Effects of Working Pressure on the Structure and Electrical Properties of AlScN Thin Films

Since ferroelectric properties of Al1-xScxN thin films were experimentally confirmed in 2019, wurtzite-structured ferroelectric materials have received worldwide attention. However, the strong dependence of their ferroelectric performance on deposition parameters still remains a significant challenge, limiting their reliable integration into practical device applications. This study aims to systematically investigate the influence of sputtering working pressure on microstructural evolution and resultant ferroelectric properties of Al1-xScxN thin films.

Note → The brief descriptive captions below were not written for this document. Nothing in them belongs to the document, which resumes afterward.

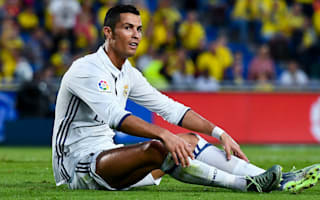 Emery expects Ronaldo to stay at Real Madrid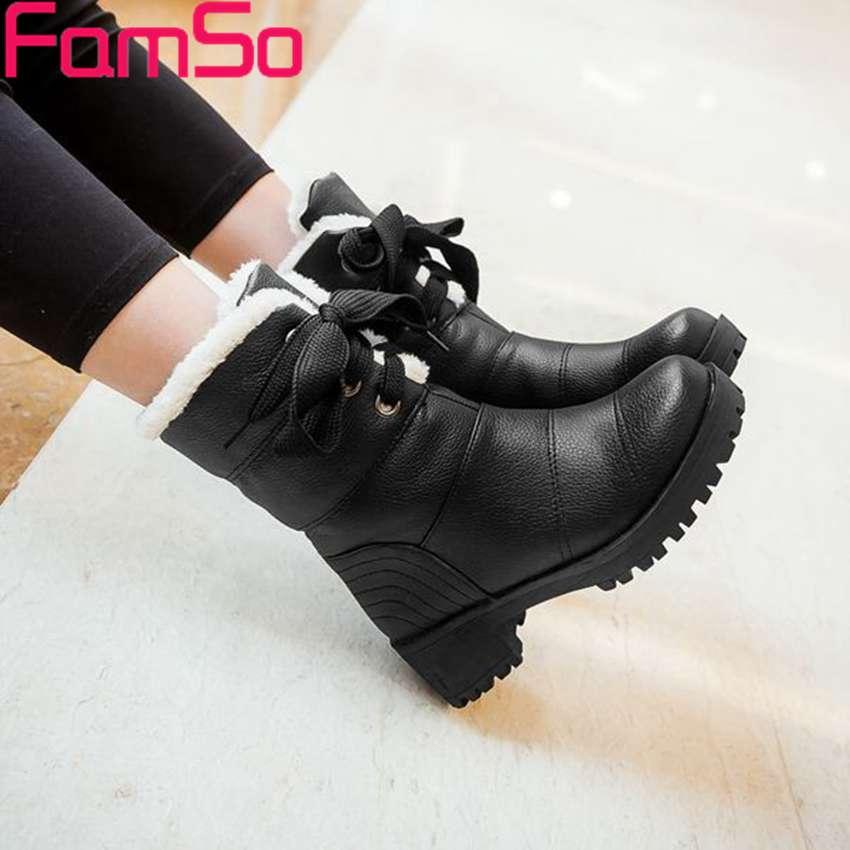 Plus Size34 43 2016 font b Women b font Boots Winter Waterproof Snow Boots 4 Colors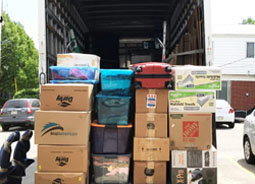 local movers des moines ia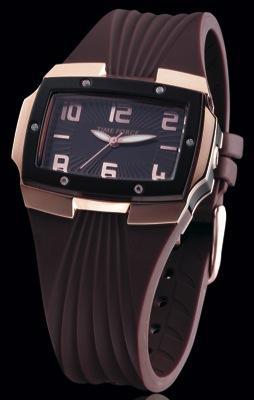 Pataki Collection de Time Force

The primary goal is to identify the optimal pressure window that yields superior ferroelectric performance and to understand the underlying structure-property relationships. Al0.71Sc0.29N thin films were deposited on silicon substrates using reactive magnetron sputtering in a pure nitrogen atmosphere, and experienced the working pressure varied from 0.27 Pa to 1.33 Pa. The correlation between crystal structure, surface morphology, and ferroelectric properties of the thin film was analyzed. The results showed that the working pressure significantly affected crystallization quality of Al0.71Sc0.29N thin films, among which prepared under 0.52 Pa had the best crystallization quality and excellent ferroelectric properties. As the working pressure increased, the pyramid-like structures began to appear on surface of the film and gradually increased, while the static leakage current also gradually decreased. This work conclusively demonstrates that sputtering working pressure is one of the decisive factors in tuning microstructure and ferroelectricity of Al1-xScxN films. The correlation between working pressure-induced morphological changes and leakage current suppression offers valuable insights for engineering high-performance wurtzite ferroelectric devices.